Subject: Rental property deductions

Rental property deductions

Question

Are you entitled to claim a deduction for electricity, gas and travel expenses incurred for your rental property before it was rented out?

Answer

No

This ruling applies for the following period

Year ending 30 June 2011

The scheme commences on

1 July 2010

Relevant facts and circumstances

You own a property which was your main residence for many years. You moved out and decided to rent it out.

The property was renovated and modernised to make it suitable for rent. The work was carried out over a period of time in 2009 and 2010.

You incurred costs for electricity, gas and travel during the renovation period.

The electricity and gas remained connected to enable the renovation work to be carried out.

You travelled to the property to carry out some work yourself and to provide access for tradesmen.

A real estate agent was engaged in 2010. The property was tenanted from late in 2010.

Relevant legislative provisions

Income Tax Assessment Act 1997 Section 8-1

Reasons for decision

Section 8-1 of the Income Tax Assessment Act 1997 (ITAA 1997) allows a deduction for all losses and outgoings to the extent to which they are incurred in gaining or producing assessable income except where the outgoings are of a capital, private or domestic nature.

Expenses incurred on a rental property that produces assessable income may be deductible under section 8-1, and certain expenses may be deductible prior to the property being available for rent.

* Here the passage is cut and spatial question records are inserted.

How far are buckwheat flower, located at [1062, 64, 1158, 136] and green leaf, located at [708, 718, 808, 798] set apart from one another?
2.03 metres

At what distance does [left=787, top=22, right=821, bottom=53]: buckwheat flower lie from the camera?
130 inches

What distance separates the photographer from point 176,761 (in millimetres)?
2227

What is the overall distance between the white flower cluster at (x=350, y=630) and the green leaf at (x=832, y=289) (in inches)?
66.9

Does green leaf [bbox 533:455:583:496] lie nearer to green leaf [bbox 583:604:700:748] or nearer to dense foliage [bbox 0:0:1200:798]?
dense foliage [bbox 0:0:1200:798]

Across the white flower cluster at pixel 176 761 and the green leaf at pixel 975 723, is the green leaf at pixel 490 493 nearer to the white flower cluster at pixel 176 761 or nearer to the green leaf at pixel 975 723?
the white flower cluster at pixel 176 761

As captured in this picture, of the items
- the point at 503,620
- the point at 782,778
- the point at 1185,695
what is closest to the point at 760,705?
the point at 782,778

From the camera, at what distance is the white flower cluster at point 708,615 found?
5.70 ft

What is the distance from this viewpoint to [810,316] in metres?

These include holding costs such as local council, water and sewage rates and land taxes.

Other types of expenditure, including capital works, are not deductible. Capital expenditure includes renovations, substantial improvements, alterations and modernisations.

In your case, you undertook renovations and substantial improvements to your property to make it suitable to rent out. This work is capital in nature and the costs of carrying out the work are not deductible. Any costs related to capital works are also capital in nature and not deductible.

You incurred costs for electricity, gas and travel, which were only incurred to allow the capital works to be carried out. These costs are capital costs and are not deductible under section 8-1 of the ITAA 1997.